A while back I read a highly insightful book by Bernard Stiegler entitled Taking Care of Youth and The Generations that discusses how current marketing practices today are impeding the social and cultural development of young people, thus preventing them from fully maturing as adults. What I find interesting is that I actually believe that we are undergoing a similar crisis within organizations today in that current business practices are impeding the social and cultural development of organizations, thus preventing them from also fully maturing as well.
To understand the cause of this problem though, I think we need to understand the developmental differences between a child and an adult. From my perspective, the goal of raising a child is to help them reach an adult state of freedom and responsibility whereby they are able to act independently on their own in a sustainable manner. In effect, to reach a point where they are no longer dependent upon their parents to support them but they can fend for themselves within the world on their own.

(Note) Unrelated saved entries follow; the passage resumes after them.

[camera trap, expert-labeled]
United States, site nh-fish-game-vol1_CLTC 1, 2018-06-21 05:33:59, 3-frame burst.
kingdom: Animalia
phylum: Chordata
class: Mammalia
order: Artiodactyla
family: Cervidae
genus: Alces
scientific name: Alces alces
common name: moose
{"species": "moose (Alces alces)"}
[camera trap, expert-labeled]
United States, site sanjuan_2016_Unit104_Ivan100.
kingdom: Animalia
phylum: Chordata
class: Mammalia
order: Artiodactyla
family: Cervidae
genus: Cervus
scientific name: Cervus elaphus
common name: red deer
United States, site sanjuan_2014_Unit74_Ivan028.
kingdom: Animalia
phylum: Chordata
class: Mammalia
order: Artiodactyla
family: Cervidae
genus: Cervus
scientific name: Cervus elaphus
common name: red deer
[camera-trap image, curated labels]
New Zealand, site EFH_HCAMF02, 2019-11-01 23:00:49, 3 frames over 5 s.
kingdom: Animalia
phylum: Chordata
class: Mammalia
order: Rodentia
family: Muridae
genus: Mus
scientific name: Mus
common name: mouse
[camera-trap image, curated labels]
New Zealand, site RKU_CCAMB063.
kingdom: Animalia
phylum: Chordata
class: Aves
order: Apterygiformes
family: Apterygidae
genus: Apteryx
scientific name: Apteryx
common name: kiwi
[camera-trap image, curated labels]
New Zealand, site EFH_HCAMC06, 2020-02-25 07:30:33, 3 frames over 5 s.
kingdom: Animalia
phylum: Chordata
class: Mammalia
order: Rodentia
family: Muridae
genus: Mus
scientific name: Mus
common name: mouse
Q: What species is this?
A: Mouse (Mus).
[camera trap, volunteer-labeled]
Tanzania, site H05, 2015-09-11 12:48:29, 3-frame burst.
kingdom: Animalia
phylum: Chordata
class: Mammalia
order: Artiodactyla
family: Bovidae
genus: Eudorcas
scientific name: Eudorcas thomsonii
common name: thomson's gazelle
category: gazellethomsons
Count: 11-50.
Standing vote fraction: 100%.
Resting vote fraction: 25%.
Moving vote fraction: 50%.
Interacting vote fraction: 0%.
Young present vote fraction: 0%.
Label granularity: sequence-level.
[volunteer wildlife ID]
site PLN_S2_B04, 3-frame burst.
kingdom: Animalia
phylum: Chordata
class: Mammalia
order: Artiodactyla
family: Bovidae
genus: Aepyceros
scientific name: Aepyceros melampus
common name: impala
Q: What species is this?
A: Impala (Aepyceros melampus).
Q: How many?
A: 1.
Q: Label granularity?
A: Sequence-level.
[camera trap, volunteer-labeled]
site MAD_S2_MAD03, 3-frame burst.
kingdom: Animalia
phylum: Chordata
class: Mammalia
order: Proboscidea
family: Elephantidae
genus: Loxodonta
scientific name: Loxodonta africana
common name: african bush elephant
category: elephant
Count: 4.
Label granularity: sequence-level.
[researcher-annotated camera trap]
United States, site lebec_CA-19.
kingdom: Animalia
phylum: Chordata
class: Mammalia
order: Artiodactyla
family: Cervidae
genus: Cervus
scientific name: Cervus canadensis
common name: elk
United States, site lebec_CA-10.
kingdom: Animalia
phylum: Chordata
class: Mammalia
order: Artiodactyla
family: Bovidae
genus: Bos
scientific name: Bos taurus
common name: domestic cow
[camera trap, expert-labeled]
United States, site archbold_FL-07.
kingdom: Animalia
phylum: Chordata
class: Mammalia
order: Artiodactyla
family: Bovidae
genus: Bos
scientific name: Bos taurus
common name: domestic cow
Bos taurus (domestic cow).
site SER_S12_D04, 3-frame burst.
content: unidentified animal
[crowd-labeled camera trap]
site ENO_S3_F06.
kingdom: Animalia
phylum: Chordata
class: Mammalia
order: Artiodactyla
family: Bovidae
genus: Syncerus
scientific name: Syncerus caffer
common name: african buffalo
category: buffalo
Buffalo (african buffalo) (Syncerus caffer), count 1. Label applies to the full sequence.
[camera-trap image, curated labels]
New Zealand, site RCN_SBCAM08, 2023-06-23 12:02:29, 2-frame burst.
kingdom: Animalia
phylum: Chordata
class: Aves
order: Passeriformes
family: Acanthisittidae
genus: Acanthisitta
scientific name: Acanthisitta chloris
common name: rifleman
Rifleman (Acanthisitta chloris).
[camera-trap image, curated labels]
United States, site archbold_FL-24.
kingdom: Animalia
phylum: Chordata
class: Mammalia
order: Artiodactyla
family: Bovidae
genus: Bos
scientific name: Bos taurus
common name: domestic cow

For the most part though, I’m not seeing this same sense of development being applied to organizations. If anything, instead of helping their organization to reach a state of independence, most entrepreneurs are doing the exact opposite, often micromanaging and maintaining their parental control, thus causing the organization to continually flounder in a dependent and child-like state, always needing the support and guidance of their founding birth parent.
We need to learn to let go and allow the organizations that we have founded and birthed to fully grow, mature, and think on their own.
Yet if we truly want to create innovative organizations of the 21st century then we can’t continue with this same approach. We need to learn to let go and allow the organizations that we have founded and birthed to fully grow, mature, and think on their own. Then and only then will they be able to take the next step and carry us into a new world and a more natural way of working together.